Inflation und explodierende Lebenshaltungskosten – auch die Versicherungswirtschaft merkt, dass viele Menschen den Euro mittlerweile zweimal umdrehen. Das gibt uns die Gelegenheit konsequent ganz im Sinne unserer Kundinnen und Kunden zu handeln. Ein vielleicht unerwartetes Plädoyer für weniger unnötige Versicherungen.

Quelle: Versicherungsgruppe die Bayerische

Erinnern Sie sich noch an Momente ohne Krise? Manchmal lehne ich mich zurück, schließe die Augen und denke an eine Zeit vor der Pandemie. An eine Zeit, als wir noch keine Kriege vor unserer Haustür hatten. Und an eine günstigere Zeit, als ein warmes Wohnzimmer noch nicht als Luxusgut galt.
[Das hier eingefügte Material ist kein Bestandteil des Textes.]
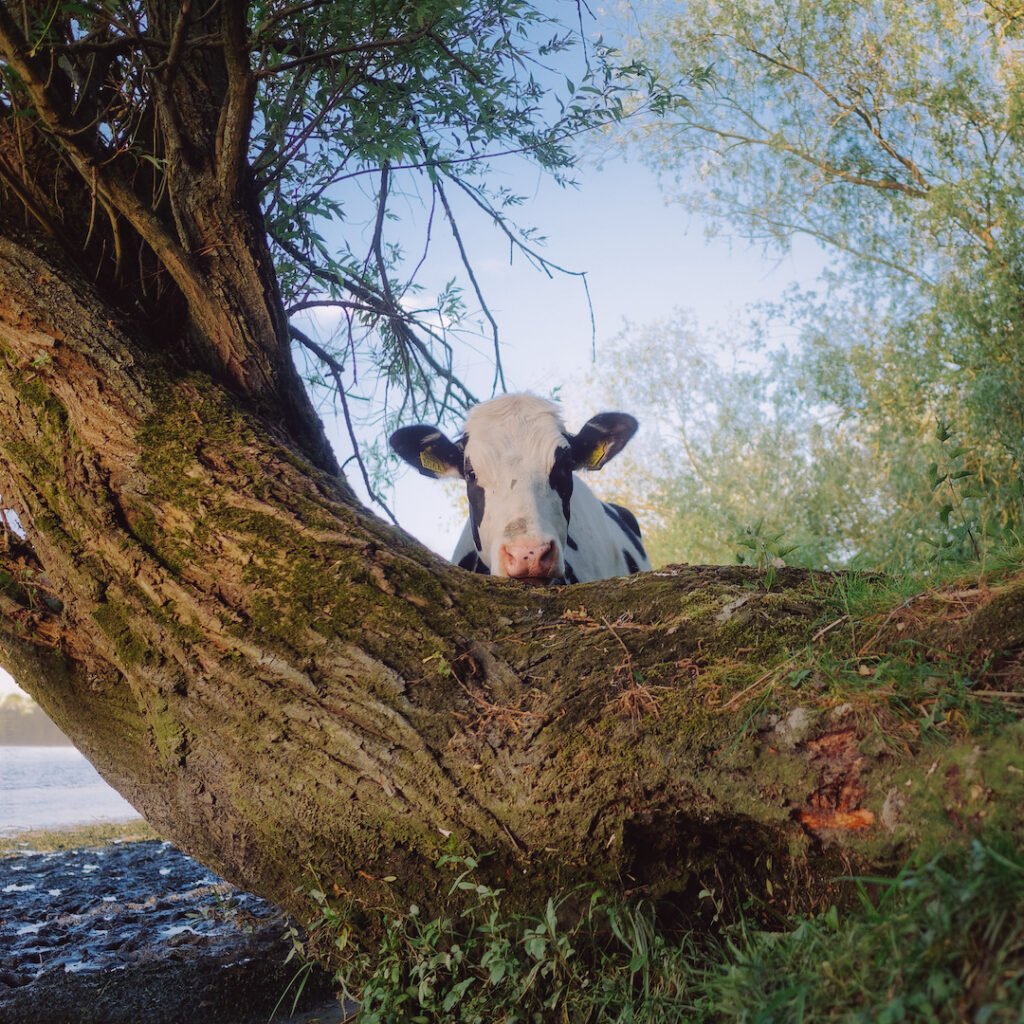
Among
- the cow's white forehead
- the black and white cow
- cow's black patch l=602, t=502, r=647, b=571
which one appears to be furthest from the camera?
cow's black patch l=602, t=502, r=647, b=571

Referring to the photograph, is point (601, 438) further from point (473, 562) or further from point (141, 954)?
point (141, 954)

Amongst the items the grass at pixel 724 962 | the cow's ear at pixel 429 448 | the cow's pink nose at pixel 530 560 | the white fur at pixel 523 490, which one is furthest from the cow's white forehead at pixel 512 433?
the grass at pixel 724 962

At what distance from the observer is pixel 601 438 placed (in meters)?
6.19

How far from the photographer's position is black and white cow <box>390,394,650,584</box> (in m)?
4.83

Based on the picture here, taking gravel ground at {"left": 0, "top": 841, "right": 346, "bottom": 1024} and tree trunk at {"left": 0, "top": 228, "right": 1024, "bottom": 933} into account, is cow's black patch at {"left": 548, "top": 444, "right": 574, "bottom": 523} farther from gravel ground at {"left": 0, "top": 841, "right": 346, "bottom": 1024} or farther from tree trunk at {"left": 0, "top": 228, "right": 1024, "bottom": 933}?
gravel ground at {"left": 0, "top": 841, "right": 346, "bottom": 1024}

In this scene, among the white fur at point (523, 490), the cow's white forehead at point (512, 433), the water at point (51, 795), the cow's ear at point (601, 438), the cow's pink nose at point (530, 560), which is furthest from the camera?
the water at point (51, 795)

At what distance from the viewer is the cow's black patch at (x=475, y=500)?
5.57 metres

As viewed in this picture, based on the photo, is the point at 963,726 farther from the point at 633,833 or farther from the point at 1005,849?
the point at 633,833

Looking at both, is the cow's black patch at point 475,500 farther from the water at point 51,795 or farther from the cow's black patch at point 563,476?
the water at point 51,795

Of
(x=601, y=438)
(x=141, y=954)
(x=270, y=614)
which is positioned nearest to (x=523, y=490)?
(x=601, y=438)

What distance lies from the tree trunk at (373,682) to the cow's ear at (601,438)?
2.66 metres

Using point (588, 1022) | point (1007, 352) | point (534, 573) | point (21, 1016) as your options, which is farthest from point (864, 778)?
point (1007, 352)

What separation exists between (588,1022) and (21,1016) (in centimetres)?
244

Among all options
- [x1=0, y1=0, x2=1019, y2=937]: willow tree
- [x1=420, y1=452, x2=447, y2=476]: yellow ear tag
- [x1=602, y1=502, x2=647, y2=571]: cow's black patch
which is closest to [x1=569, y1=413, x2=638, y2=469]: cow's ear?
[x1=420, y1=452, x2=447, y2=476]: yellow ear tag
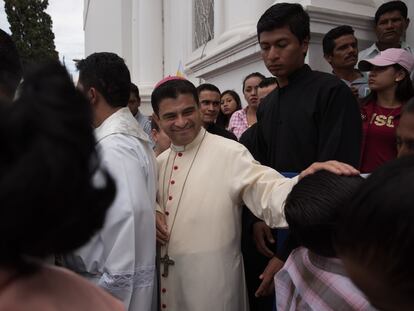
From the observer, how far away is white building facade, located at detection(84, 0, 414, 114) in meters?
3.62

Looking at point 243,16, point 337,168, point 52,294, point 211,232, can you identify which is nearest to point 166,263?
point 211,232

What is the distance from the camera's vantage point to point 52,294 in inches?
23.7

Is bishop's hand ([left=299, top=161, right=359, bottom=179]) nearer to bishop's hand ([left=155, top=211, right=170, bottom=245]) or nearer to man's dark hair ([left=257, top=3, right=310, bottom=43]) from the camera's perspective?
bishop's hand ([left=155, top=211, right=170, bottom=245])

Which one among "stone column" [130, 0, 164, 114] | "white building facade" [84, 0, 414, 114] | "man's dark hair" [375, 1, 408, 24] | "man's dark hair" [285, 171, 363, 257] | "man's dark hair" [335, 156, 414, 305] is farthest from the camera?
"stone column" [130, 0, 164, 114]

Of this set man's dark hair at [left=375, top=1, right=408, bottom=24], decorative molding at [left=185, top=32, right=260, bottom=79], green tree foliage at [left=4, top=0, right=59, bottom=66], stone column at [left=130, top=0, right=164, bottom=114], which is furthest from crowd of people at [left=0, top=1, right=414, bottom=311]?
green tree foliage at [left=4, top=0, right=59, bottom=66]

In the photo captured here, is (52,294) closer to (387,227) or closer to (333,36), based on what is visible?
(387,227)

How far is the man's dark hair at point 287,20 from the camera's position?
2.04 m

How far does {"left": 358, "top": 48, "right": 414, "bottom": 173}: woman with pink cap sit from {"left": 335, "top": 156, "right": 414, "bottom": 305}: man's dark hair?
6.22 ft

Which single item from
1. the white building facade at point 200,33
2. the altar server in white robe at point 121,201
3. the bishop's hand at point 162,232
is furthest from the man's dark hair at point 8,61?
the white building facade at point 200,33

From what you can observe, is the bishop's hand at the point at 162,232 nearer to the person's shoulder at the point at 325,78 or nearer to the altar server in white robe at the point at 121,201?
the altar server in white robe at the point at 121,201

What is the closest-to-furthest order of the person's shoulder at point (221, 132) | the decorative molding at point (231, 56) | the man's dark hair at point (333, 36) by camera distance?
the person's shoulder at point (221, 132) → the man's dark hair at point (333, 36) → the decorative molding at point (231, 56)

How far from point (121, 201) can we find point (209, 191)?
18.4 inches

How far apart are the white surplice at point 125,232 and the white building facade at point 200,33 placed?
225 cm

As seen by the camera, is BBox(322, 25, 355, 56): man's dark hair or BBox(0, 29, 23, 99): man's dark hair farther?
BBox(322, 25, 355, 56): man's dark hair
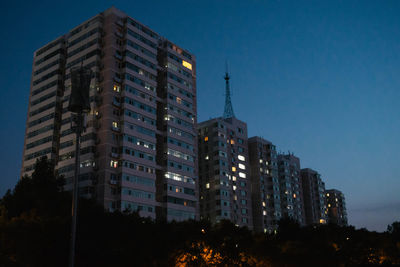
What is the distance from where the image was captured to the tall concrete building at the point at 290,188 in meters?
→ 166

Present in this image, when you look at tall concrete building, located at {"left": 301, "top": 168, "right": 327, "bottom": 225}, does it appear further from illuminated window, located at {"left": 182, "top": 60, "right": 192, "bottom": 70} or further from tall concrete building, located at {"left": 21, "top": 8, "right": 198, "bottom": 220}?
illuminated window, located at {"left": 182, "top": 60, "right": 192, "bottom": 70}

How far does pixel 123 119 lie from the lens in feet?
298

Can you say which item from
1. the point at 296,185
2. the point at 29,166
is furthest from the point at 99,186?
the point at 296,185

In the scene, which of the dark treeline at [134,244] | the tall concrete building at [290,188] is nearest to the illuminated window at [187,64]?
the dark treeline at [134,244]

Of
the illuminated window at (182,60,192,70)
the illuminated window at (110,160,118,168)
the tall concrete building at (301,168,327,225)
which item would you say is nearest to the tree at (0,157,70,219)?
the illuminated window at (110,160,118,168)

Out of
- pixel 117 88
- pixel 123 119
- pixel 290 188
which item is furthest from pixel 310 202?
pixel 117 88

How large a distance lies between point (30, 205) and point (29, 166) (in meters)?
32.8

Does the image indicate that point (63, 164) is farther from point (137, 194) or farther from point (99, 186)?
point (137, 194)

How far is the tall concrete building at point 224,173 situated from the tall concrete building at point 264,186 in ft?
25.0

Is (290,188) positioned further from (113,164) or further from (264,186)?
(113,164)

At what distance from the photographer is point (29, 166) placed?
326 ft

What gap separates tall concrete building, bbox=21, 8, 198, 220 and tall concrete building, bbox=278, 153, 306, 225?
70346 mm

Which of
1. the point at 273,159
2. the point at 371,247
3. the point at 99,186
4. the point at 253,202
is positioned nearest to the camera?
the point at 371,247

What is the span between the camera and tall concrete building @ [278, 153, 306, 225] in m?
166
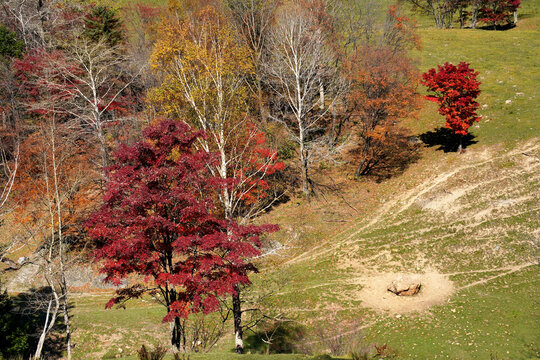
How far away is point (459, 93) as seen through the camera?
98.9 ft

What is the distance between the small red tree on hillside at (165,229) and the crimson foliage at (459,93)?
2462cm

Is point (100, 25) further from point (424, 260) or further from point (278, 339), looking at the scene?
point (424, 260)

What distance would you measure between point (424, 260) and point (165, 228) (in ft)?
58.1

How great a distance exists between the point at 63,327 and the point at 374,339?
57.7 feet

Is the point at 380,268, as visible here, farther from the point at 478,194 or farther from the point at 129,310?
the point at 129,310

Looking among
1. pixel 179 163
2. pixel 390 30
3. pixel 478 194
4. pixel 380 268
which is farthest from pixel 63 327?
pixel 390 30

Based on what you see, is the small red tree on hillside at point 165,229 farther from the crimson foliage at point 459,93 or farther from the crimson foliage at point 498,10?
the crimson foliage at point 498,10

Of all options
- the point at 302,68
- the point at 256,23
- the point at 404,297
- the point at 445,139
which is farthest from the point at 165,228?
the point at 445,139

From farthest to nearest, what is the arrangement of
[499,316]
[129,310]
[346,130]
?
[346,130] → [129,310] → [499,316]

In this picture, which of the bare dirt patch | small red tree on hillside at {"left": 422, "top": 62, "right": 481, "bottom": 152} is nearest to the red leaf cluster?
the bare dirt patch

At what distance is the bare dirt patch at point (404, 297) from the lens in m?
19.4

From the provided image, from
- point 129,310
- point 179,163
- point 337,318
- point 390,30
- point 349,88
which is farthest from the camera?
point 390,30

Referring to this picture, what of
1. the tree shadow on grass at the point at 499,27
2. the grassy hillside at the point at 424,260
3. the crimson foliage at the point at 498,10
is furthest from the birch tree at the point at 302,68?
the tree shadow on grass at the point at 499,27

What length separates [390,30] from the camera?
4394 centimetres
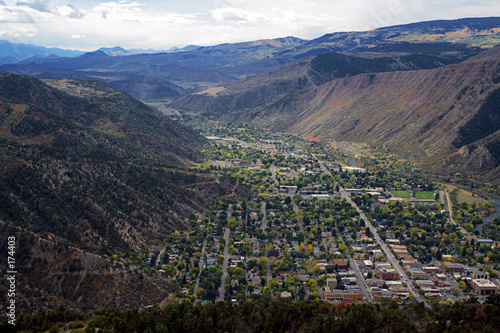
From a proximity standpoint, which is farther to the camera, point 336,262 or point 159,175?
point 159,175

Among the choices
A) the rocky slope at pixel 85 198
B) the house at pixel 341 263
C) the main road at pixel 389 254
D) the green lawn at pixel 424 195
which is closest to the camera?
the rocky slope at pixel 85 198

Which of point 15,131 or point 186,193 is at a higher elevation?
point 15,131

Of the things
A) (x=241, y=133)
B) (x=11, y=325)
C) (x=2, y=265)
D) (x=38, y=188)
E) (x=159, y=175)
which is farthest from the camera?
(x=241, y=133)

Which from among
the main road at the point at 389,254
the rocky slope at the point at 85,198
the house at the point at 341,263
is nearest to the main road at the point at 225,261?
the rocky slope at the point at 85,198

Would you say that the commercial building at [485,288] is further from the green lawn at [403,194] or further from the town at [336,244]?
the green lawn at [403,194]

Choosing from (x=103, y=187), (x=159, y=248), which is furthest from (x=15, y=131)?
(x=159, y=248)

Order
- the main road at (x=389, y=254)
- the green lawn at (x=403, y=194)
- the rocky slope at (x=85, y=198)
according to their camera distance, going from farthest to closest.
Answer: the green lawn at (x=403, y=194) → the main road at (x=389, y=254) → the rocky slope at (x=85, y=198)

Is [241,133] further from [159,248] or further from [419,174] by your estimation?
[159,248]

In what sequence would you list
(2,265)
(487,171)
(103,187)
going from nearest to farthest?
(2,265)
(103,187)
(487,171)

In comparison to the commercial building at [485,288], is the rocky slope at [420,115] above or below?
above
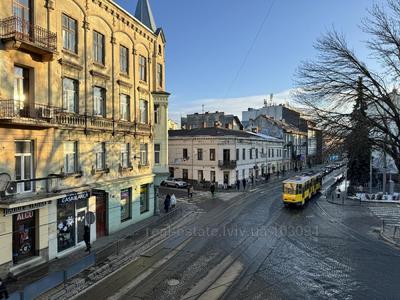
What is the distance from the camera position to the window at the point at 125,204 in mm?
23203

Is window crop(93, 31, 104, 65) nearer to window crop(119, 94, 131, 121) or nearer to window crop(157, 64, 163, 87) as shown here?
window crop(119, 94, 131, 121)

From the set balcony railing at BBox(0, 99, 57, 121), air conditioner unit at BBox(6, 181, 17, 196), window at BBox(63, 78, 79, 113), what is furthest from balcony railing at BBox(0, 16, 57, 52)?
air conditioner unit at BBox(6, 181, 17, 196)

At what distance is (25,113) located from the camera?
49.2 ft

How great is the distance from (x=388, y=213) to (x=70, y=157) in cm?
2785

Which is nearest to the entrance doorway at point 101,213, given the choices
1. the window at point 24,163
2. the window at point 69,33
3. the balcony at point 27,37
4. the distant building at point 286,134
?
the window at point 24,163

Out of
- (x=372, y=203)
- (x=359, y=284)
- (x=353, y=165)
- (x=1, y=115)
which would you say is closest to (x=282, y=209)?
(x=372, y=203)

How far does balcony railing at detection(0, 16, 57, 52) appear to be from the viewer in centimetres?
1346

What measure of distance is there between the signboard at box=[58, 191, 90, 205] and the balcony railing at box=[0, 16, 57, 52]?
7449mm

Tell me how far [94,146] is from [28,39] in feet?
24.2

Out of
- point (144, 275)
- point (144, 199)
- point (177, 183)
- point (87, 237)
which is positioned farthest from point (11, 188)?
point (177, 183)

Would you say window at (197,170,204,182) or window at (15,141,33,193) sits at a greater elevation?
window at (15,141,33,193)

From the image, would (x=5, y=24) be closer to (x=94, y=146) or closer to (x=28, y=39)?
(x=28, y=39)

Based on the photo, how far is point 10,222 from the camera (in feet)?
45.1

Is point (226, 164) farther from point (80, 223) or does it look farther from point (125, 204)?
point (80, 223)
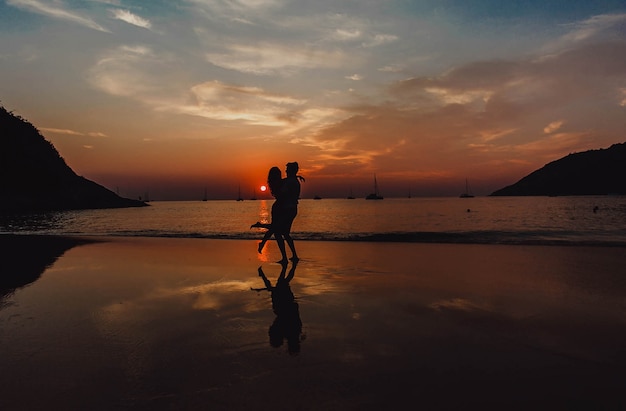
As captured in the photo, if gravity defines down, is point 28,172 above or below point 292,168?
above

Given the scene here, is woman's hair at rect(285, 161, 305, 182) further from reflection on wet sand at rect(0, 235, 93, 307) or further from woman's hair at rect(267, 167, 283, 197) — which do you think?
reflection on wet sand at rect(0, 235, 93, 307)

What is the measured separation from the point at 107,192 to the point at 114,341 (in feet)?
578

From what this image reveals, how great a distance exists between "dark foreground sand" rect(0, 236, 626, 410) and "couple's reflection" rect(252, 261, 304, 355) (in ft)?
0.12

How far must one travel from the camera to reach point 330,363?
12.0ft

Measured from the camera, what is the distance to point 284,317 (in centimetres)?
537

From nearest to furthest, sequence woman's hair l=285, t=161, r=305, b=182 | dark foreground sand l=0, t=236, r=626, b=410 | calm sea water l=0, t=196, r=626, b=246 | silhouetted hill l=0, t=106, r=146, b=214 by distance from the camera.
Result: dark foreground sand l=0, t=236, r=626, b=410 < woman's hair l=285, t=161, r=305, b=182 < calm sea water l=0, t=196, r=626, b=246 < silhouetted hill l=0, t=106, r=146, b=214

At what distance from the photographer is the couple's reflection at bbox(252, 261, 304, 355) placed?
4340 millimetres

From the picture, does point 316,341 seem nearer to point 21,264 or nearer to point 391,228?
point 21,264

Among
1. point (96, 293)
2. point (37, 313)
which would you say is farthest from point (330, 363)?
point (96, 293)

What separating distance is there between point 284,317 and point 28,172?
318ft

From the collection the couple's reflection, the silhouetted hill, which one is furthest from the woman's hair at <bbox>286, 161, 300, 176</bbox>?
the silhouetted hill

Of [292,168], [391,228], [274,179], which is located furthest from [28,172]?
[292,168]

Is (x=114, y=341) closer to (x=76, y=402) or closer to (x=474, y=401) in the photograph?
(x=76, y=402)

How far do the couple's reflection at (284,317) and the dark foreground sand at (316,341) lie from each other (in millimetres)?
38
Unsere größte Herausforderung ist nicht die Krise, sondern es sind die Summe der Krisen. Diese Anhäufung lässt die Verunsicherung der Bevölkerung ansteigen. Meldungen wie die des Ifo-Instituts, dass wir im Geschäftsklima auf den Tiefpunkt des Pandemiebeginns zurückgefallen sind, schüren die Unsicherheit zusätzlich.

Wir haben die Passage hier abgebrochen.